Sourcing, Ethics, and Traceability

The communities in which OCA prevalence is highest, particularly in East and Southern Africa, are also among those with documented vulnerability in global hair trade supply chains. Tanzania, Zimbabwe, and parts of Nigeria carry some of the highest recorded OCA prevalence rates globally (Grønskov et al., 2007).¹ In these regions, the social and physical vulnerability of individuals with albinism has been well documented by human rights organizations, and hair — along with other body parts — has been subject to exploitation in contexts of ritual trade.

This does not mean that hair from donors with OCA cannot appear legitimately in professional supply chains. It means that due diligence for white hair sourced from these geographic regions carries an additional ethical obligation: documentation of donor consent, health context, and supply chain origin. For B2B professionals specifying white hair from any source, this is not peripheral information.
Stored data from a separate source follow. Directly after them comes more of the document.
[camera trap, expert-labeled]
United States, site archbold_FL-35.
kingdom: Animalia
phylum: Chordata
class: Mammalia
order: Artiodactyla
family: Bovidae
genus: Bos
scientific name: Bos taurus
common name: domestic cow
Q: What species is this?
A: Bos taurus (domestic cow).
It is part of responsible procurement.

Read Part One: Natural White Hair: When the Stem Cell Supply Chain Runs Dry ←

©2026 LUX SYMBOLICA®

Beth Thompson is the founder of Lux Symbolica SASU, a Paris-based independent B2B authority in rare hair sourcing and curation, and a member of IATSE Local 706.

References

1. Grønskov K, Ek J, Brondum-Nielsen K. Oculocutaneous albinism. Orphanet Journal of Rare Diseases. 2007;2:43. doi:10.1186/1750-1172-2-43.
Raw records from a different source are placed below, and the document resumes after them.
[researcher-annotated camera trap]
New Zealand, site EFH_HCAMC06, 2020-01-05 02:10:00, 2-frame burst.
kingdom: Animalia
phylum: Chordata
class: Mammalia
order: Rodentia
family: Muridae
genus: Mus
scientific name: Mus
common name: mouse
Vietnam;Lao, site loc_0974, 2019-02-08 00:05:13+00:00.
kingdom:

2. Slominski A, Tobin DJ, Shibahara S, Wortsman J. Melanin pigmentation in mammalian skin and its hormonal regulation. Physiological Reviews. 2004;84(4):1155–1228. doi:10.1152/physrev.00044.2003.

3. Summers CG. Albinism: classification, clinical characteristics, and recent findings. Optometry and Vision Science. 2009;86(6):659–662. doi:10.1097/OPX.0b013e3181a5254c.

4. Zhu Y, et al. Genetic analysis of albinism caused by compound heterozygous mutations. Frontiers in Genetics. 2024;15. PMC10845747. doi:10.3389/fgene.2024.

5. Manga P, et al. Updated mutation registry for oculocutaneous albinism OCA1–OCA4. Human Mutation. 2013. doi:10.1002/humu.22205.

6. Asante AA, Frimpong-Manso S, Appiah S. Scanning electron microscopy of scalp hairs of persons with albinism. University of Ghana Institutional Repository. 2020.